Isadora Almen, a licensed psychotherapist and board certified sexologist, says that the cuckold phenomenon cannot be explained any more than someone’s desire for bosomy blondes or being spanked. It’s an individual kink, one that she’s been answering questions about since the ‘80s. Almen says a man wouldn’t feel like he was a victim. Instead, he might think of himself as “particularly generous in seeing to his woman’s pleasure.” She adds a warning: “I wouldn’t recommend it as a sex therapist for spicing up one's love life. It could lead to jealousy and resentment. It’s pretty out there for most people and in many cases it’s the woman who is resentful and not the man whose kink it is.”

It’s not always about acting out a fantasy, sometimes it’s enough to just watch. Mean Cuckold is the highest selling DVD producer and director Glenn King has ever released. King says people are bored with regular sex. “Cuckolding is a way to humiliate a slave or explore sexuality," he says. "Infidelity is just performing the physical act of cheating on your spouse. You could say though, that infidelity is one way to cuckold a submissive.”
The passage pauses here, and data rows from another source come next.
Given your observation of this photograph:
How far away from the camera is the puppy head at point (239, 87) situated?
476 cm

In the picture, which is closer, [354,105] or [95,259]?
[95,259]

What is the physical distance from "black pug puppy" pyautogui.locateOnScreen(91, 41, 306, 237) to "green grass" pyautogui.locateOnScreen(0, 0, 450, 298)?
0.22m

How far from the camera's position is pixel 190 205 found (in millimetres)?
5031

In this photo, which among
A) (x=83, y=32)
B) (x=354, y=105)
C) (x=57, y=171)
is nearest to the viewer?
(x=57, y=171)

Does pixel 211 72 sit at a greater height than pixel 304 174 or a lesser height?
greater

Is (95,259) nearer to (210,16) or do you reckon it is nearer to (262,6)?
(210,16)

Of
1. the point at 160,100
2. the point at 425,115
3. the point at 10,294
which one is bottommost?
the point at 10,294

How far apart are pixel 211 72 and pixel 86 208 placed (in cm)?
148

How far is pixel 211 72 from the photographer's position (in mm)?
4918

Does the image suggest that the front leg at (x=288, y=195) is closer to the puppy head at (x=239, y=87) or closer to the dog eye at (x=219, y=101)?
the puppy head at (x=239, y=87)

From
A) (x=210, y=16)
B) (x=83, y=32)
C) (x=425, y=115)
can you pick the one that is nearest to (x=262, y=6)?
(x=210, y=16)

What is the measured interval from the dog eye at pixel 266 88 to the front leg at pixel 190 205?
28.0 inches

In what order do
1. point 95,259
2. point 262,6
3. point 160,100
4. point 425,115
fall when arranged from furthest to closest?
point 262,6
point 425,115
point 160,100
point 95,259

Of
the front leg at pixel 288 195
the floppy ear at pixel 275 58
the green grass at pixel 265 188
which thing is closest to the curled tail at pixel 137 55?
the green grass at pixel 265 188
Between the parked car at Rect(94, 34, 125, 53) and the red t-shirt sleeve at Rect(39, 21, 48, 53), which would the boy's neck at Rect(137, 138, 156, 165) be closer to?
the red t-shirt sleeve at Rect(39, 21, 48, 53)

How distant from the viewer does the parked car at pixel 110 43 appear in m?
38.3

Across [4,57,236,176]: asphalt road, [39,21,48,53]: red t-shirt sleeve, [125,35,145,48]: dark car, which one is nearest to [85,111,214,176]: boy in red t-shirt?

The act of cuckolding can often be filed under the female domination tab, as is evident in King’s series. There are three types of cuckolded men: the submissive, forced bisexual, and the voyeurs. “Submissives are into humiliation,” King says. “They fantasize about being degraded and humiliated by a beautiful woman. Second, you have guys who want to be pushed into exploring their darkest fantasies: forced bisexuality. They want to be pushed by their mistress into doing things they would never do, like worshipping another man. Then lastly, we have voyeurs, who just enjoy watching their lover get pleasured by another man. And to take it a step further, for those older males who grew up in the South, watching your woman have sex with a black man is absolutely shocking.”

If cuckolding is just another kink, like BDSM, why do so many shy away from ever mentioning it? Almen says it’s really all in the definition. “Cuckolding has always had with it the element of shame,” she says. “It really points the finger of shame at a man whose woman would go outside the relationship.”